Ravenscroft: In this acclaimed, classic Gothic romance by bestselling author Dorothy Eden, a woman falls in love with the nobleman who rescues her from a life on the streets . . . only to find herself in deadly danger at his haunted country estate. Orphaned and cast adrift in the world, young sisters Bella and Lally McBride travel to London—only to fall victim to criminals who traffic in human flesh. Rescued by an aristocratic stranger, Bella soon finds herself mistress of a sprawling country estate plagued by the ghost of her new husband’s dead first wife.

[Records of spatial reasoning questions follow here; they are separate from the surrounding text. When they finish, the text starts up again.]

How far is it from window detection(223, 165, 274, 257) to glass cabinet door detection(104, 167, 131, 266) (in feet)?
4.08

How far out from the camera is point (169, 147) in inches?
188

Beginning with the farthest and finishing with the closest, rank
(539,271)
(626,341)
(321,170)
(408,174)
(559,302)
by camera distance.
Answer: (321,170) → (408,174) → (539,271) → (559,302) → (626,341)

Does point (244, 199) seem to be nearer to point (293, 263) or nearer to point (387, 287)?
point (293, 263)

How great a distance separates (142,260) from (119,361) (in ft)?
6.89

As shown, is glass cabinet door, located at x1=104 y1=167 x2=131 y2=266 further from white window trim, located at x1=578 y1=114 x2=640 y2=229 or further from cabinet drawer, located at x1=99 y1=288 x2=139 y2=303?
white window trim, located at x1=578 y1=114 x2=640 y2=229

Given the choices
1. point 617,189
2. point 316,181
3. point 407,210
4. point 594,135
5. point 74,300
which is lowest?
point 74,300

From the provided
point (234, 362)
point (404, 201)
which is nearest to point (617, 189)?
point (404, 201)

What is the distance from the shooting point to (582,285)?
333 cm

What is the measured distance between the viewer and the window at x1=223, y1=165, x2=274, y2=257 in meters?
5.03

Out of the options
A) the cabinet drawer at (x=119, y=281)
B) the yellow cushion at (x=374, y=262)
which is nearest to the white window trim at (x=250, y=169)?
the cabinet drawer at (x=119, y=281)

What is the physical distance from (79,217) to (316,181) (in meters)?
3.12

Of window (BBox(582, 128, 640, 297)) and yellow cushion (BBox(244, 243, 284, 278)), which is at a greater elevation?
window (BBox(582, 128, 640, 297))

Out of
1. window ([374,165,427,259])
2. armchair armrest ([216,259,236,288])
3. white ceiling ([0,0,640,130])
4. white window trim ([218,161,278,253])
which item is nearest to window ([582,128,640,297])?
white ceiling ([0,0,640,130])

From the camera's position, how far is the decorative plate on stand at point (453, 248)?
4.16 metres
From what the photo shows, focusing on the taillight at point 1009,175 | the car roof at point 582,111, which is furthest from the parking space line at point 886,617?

With his first wife gone, Guy Raven needs an heir. And when scandal threatens to destroy his political ambitions, he finds the perfect solution. But marriage to the bold, outspoken Bella is not what he imagined. She arouses a passion that the grieving widower is determined to resist. But danger has followed Bella and Lally to Ravenscroft. As a cloud of revenge and murder descends upon his wife, Guy will risk everything to once again save the woman he swore never to love.
Darkwater: This classic Gothic romance, hailed by the Boston Globe as “a gem of its species,” tells the spine-tingling story of a young woman caught up in an English manor’s shadowed, violent past—and confronted by the very real dangers that lie within. Fanny Davenport has lived at Darkwater ever since she was brought there as a young orphan. She both loves and detests the forbidding English estate on the moors, haunted by the death of its long-ago mistress. When the scream of a bird caught in the chimney pierces the gloom one night, she knows it to be a harbinger of violent things to come.
It all begins when Fanny boards a ship to pick up two Chinese children who have been entrusted to her uncle’s care. But Adam Marsh, the handsome stranger who hands over the sister and brother, may be an imposter. Then the children’s elderly amah disappears. The reappearance of Adam Marsh only raises more questions. Can Fanny trust him? Is he her only ally against a cunning killer waiting to claim one more life?